Projet de loi d'urgence agricole : lettre ouverte aux sénateurs et sénatrices et à celles et ceux qui les élisent
Alors que le Sénat, qui sera renouvelé de moitié en septembre, débat de ce texte cette semaine, nous appelons les sénateurs et sénatrices, ainsi que celles et ceux qui les élisent, à privilégier les intérêts des territoires ruraux, face à ceux de l'agro-industrie car ce texte ne répond pas aux problématiques qui traversent le monde agricole.
Accaparement de l'eau par une minorité d'irrigants
Ce projet de loi d'urgence est vecteur de conflits d'usage et d'intérêts : développer le stockage de l'eau dans un contexte de raréfaction de la ressource, c'est accroitre son accaparement par une minorité de grands irrigants, alors que les autres usagers, notamment les maraichers, subissent les restrictions d'usage provoquées par l'abaissement précoce des nappes. L'urgence est à la priorisation et au partage des usages de l'eau afin d'assurer les besoins vitaux.
Contourner la démocratie locale, les décisions de justice et les études scientifiques ne peut qu'aggraver les tensions hydriques. La priorité doit être donnée aux solutions qui améliorent nos capacités de résilience agroécologique, telles que la préservation des zones humides et l'amélioration de la recharge des nappes.
Mise en danger de la santé des populations
Les alertes répétées de la communauté scientifique sur les impacts des pesticides sur les écosystèmes et la santé ne peuvent plus être ignorés. Les paysans et paysannes en sont les premières victimes et constatons une explosion des cancers précoces, des problèmes d'infertilité et des maladies neurodégénératives. Réautoriser l'acétamipride et le flupyradifurone constituerait un retour en arrière inacceptable. Au-delà des néonicotinoïdes, le projet de loi d'urgence menace la santé publique et nuit à la protection de l'eau potable, en multipliant les entraves à une évolution agroécologique des pratiques.

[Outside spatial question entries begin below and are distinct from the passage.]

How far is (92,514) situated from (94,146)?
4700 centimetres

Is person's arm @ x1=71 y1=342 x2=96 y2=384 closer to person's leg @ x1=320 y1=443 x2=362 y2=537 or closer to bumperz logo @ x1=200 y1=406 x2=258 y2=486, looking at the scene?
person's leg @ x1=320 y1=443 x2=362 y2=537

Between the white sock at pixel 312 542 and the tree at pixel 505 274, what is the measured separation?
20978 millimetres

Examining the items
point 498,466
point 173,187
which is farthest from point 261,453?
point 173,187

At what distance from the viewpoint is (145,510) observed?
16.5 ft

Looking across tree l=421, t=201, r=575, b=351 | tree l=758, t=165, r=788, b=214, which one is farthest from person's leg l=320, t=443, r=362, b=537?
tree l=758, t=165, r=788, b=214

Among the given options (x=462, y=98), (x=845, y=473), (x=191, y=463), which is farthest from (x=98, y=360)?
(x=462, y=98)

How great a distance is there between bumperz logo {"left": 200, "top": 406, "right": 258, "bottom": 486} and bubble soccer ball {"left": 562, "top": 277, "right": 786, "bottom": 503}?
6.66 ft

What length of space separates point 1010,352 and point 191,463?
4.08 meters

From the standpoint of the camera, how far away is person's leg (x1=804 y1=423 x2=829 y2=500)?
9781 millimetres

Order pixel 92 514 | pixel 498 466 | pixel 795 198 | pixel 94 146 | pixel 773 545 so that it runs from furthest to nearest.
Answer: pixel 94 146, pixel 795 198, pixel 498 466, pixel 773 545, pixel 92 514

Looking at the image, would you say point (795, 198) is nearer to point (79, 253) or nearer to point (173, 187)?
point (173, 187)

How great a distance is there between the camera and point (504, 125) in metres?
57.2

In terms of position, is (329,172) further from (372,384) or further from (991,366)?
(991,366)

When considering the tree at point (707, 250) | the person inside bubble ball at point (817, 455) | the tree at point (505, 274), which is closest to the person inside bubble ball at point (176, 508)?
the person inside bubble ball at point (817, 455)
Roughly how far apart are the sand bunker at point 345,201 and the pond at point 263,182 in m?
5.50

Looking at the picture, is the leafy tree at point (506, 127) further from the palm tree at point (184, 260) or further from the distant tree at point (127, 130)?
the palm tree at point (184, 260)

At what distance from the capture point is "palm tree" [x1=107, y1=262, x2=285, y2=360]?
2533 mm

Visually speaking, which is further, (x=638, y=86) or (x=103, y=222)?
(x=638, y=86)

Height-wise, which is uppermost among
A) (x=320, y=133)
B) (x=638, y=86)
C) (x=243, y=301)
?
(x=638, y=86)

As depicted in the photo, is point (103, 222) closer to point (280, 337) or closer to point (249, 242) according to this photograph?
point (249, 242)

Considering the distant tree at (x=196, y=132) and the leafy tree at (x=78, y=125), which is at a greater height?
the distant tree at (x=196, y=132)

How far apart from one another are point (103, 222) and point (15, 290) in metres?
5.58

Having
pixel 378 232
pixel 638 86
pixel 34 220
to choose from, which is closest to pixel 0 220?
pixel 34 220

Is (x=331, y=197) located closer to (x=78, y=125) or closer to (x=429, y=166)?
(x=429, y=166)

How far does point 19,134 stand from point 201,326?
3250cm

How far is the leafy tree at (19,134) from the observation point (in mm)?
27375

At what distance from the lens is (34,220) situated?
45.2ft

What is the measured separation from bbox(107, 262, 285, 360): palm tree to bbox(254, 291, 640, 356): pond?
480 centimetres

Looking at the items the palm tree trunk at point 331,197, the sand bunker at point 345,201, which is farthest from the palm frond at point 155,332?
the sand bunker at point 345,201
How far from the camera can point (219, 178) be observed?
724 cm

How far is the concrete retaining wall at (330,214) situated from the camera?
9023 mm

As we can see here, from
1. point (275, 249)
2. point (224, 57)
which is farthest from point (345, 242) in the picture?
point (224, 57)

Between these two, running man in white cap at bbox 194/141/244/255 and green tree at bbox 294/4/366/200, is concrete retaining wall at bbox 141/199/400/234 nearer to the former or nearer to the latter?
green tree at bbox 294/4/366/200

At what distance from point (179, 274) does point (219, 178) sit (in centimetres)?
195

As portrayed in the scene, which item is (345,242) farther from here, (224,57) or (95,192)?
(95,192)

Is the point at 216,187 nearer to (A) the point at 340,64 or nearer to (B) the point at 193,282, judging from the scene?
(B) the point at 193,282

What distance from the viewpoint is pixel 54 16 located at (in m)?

De fausses réponses aux difficultés de l'élevage
Moins de 2% des élevages sont soumis à une demande d'autorisation et moins de 8% à enregistrement au titre dela réglementation ICPE. Le développement à marche forcée de l'élevage industriel, via la création d'un régime ICPE spécifique et la restriction des procédures de participation, est une aberration. Au regard des températures subies par les animaux, encourager la construction de bâtiments d'élevage XXL revient aussi à prendre le risque de surmortalité accrue. Ces mesures ne répondent en rien aux difficultés de la majorité des éleveur·euses confronté·es à des problèmes de revenus et à la complexité des démarches administratives pour les petites fermes. Face à la prédation, la seule réponse est la libéralisation des tirs de défense, une nouvelle charge pour les éleveur·euses, quand l'Etat se désengage financièrement pour assurer la protection des troupeaux.
Des réponses insuffisantes sur le revenu
La rémunération des paysan·nes devrait être l'enjeu central de cette loi d'urgence mais les réponses apportées sont bien trop faibles. Elle n'apporte pas de garanties suffisantes sur les prix, le partage de la valeur, la régulation des volumes, la planification des productions et la protection des paysan·nes face aux concurrences déloyales qui s'exercent à travers la dérégulation des marchés.
Il est temps de sortir de l'aveuglement volontaire
Les colères et mobilisations agricoles ont exprimé des inquiétudes profondes. D'abord sur la possibilité d'être paysan et de vivre dignement de son métier. Ensuite sur le renouvellement des générations, qui concerne les cédant·es mais aussi, et en particulier, les jeunes générations désireuses d'exercer un métier qui a du sens. Enfin, une anxiété légitime est de plus en plus prégnante dans les campagnes : au vu des bouleversements climatiques et environnementaux, de la perte de biodiversité, de la raréfaction des ressources et, en particulier, de l'eau, sera-t-il matériellement possible demain, selon les territoires, d'être éleveur·euse, céréalier·ère, maraîcher·ère, apiculteur·rice ou viticulteur·rice ?
Ayant pour seule boussole l'amélioration de la compétitivité par la libération des outils de production, ce projet de loi d'urgence ne répond à aucune de ces inquiétudes. Il est grand temps de sortir de l'aveuglement volontaire et d'engager des politiques agricoles à la hauteur des enjeux climatiques douloureusement rappelés aux paysan·nes en ce début d'été.